Your output should be the line with "d.Korupsi berdampak pada" followed by every remaining line of the entries, reproduced exactly.

[Stored data entries]
=== Section Start ===

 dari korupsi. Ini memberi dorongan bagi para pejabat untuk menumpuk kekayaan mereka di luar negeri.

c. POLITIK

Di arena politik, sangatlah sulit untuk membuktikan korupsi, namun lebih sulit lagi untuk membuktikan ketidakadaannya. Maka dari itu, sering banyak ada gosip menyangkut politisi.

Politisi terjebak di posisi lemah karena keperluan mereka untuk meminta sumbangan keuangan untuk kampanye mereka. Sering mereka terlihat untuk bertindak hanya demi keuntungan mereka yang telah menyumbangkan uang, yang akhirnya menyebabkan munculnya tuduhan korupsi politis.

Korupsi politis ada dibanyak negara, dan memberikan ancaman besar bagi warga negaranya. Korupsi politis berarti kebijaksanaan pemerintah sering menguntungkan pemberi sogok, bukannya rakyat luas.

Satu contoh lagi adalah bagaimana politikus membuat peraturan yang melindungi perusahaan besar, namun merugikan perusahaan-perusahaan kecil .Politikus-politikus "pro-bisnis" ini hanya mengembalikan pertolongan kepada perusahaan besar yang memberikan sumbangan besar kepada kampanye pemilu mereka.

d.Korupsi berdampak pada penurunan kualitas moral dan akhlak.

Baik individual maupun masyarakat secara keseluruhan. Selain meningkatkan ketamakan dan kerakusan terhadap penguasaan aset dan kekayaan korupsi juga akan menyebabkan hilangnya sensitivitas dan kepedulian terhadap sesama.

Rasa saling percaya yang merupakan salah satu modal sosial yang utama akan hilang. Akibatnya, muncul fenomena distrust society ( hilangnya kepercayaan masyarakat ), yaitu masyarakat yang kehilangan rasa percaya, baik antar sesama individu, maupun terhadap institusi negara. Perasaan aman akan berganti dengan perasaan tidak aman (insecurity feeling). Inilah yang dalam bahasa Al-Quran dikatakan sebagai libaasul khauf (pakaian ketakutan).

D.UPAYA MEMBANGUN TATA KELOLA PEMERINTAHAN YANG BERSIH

=== Section End ===

# Task response
d.Korupsi berdampak pada penurunan kualitas moral dan akhlak.

Baik individual maupun masyarakat secara keseluruhan. Selain meningkatkan ketamakan dan kerakusan terhadap penguasaan aset dan kekayaan korupsi juga akan menyebabkan hilangnya sensitivitas dan kepedulian terhadap sesama.

Rasa saling percaya yang merupakan salah satu modal sosial yang utama akan hilang. Akibatnya, muncul fenomena distrust society ( hilangnya kepercayaan masyarakat ), yaitu masyarakat yang kehilangan rasa percaya, baik antar sesama individu, maupun terhadap institusi negara. Perasaan aman akan berganti dengan perasaan tidak aman (insecurity feeling). Inilah yang dalam bahasa Al-Quran dikatakan sebagai libaasul khauf (pakaian ketakutan).

D.UPAYA MEMBANGUN TATA KELOLA PEMERINTAHAN YANG BERSIH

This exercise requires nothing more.